WRITTEN TASK
Reproduce, without any change, the portion of the Bransfield Basin passage that begins at the words "Revision as of" and stops after the words "and Scotia Arc.".
====== READING PASSAGE
Revision as of 05:16, 22 February 2015

Bransfield Basin
This map of Antarctica and the bottom portion of South America shows the locations of Bransfield Strait, Drake Passage, and Scotia Arc.
TypeBack-arc basin
Location
RegionNorthwest of the Antarctic Peninsula
Type section
CountryAntarctica


The Bransfield Basin is a Back-arc rift basin located off the Northern tip of the Antarctic Peninsula. The basin lies within a Northeast and Southwest trending strait that separates the peninsula from the nearby South Shetland Islands to the Northwest.[García 1]The basin extends for more than 500 kilometers from Smith Island to a portion of the Hero Fracture Zone.[1] The basin can be subdivided into three basins: Western, Central, and Eastern.[2] The Western basin is 130 kilometers long by 70 kilometers wide with a depth of 1.3 kilometers, the Central basin is 230 kilometers long by 60 kilometers wide with a depth of 1.9 kilometers, and the Eastern basin is 150 kilometers long by 40 kilometers wide with a depth of over 2.7 kilometers.[2]The three basins are separated by the Deception Island and Bridgeman Island.[García 1]

Tectonic Development

Schematic cartoon of the Bransfield Basin tectonic setting.
============
====== GIVEN INFORMATION
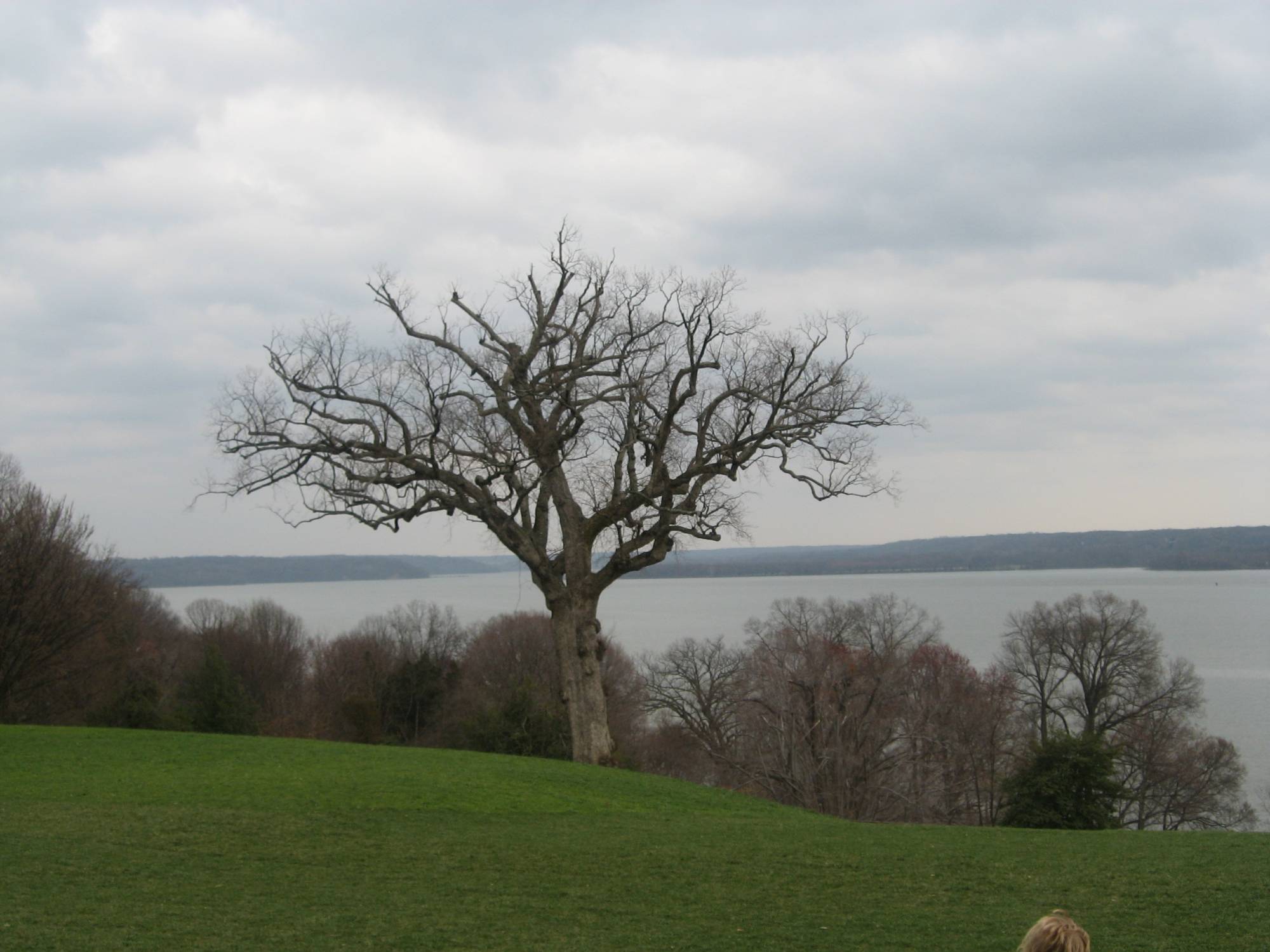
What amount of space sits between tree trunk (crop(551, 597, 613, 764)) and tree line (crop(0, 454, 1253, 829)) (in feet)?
1.85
============
TASK RESULT
Revision as of 05:16, 22 February 2015

Bransfield Basin
This map of Antarctica and the bottom portion of South America shows the locations of Bransfield Strait, Drake Passage, and Scotia Arc.